- _Text section_:

· · ·

To compare trend of primary cesarean delivery rate and composite neonatal and maternal adverse outcomes in low-risk pregnancies among racial and ethnic groups: non-Hispanic White, non-Hispanic Black, and Hispanic.
This population-based cohort study used U.S. vital statistics data (2015–2019) to evaluate low-risk, nulliparous patients with nonanomalous singletons who labored and delivered at 37–41 weeks of gestation. The primary outcome was the primary cesarean delivery rate. Secondary outcomes included composite neonatal adverse outcome (Apgar score less than 5 at 5 minutes, assisted ventilation for more than 6 hours, seizure, or death), and composite maternal adverse outcome (intensive care unit admission, blood transfusion, uterine rupture, or unplanned hysterectomy), as well as infant death. Multivariable Poisson regression models were used to estimate adjusted relative risks (aRR) and 95% CIs.

· · ·

- _Dataset excerpt_:
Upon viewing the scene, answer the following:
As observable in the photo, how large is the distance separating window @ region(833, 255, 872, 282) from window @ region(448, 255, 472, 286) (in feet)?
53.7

· · ·

- _What this exercise asks_:
(1) List every component of the composite maternal adverse outcome named in the cesarean delivery study.
(2) Write out the stretch of the cesarean delivery study from "This population-based cohort" through "and 95% CIs." word for word.
(3) Resume the cesarean delivery study after its last sentence.
The material has no connection to the cesarean delivery study.

- _Written responses_:
(1)
- Intensive care unit admission
- Blood transfusion
- Uterine rupture
- Unplanned hysterectomy

(2)
This population-based cohort study used U.S. vital statistics data (2015–2019) to evaluate low-risk, nulliparous patients with nonanomalous singletons who labored and delivered at 37–41 weeks of gestation. The primary outcome was the primary cesarean delivery rate. Secondary outcomes included composite neonatal adverse outcome (Apgar score less than 5 at 5 minutes, assisted ventilation for more than 6 hours, seizure, or death), and composite maternal adverse outcome (intensive care unit admission, blood transfusion, uterine rupture, or unplanned hysterectomy), as well as infant death. Multivariable Poisson regression models were used to estimate adjusted relative risks (aRR) and 95% CIs.

(3)
Among 4.3 million births, 60.6% identified as non-Hispanic White, 14.6% identified as non-Hispanic Black, and 24.8% identified as Hispanic. The rate of primary cesarean delivery was 18.5% (n=804,155). An increased risk for cesarean delivery was found in non-Hispanic Black (21.7%, aRR 1.24, 95% CI 1.23–1.25) and Hispanic (17.3%, aRR 1.09, 95% CI 1.09–1.10) individuals, compared with non-Hispanic White individuals (18.1%) after multivariable adjustment. There was an upward trend in the rate of primary cesarean delivery in all racial and ethnic groups (P for linear trend<0.001 for all groups). However, the racial and ethnic disparity in the rate of primary cesarean delivery remained stable during the study period. The composite neonatal adverse outcome was lower in Hispanic individuals in all newborns (10.7 vs 8.3 per 1,000 live births, aRR 0.74, 95% CI 0.72–0.75), and in newborns delivered by primary cesarean delivery (18.5 vs 15.0 per 1,000 live births, aRR 0.73, 95% CI 0.70–0.76), compared with non-Hispanic White individuals.
Using a nationally representative sample in the United States, we found racial and ethnic disparities in the primary cesarean delivery rate in low-risk nulliparous patients, which persisted throughout the study period.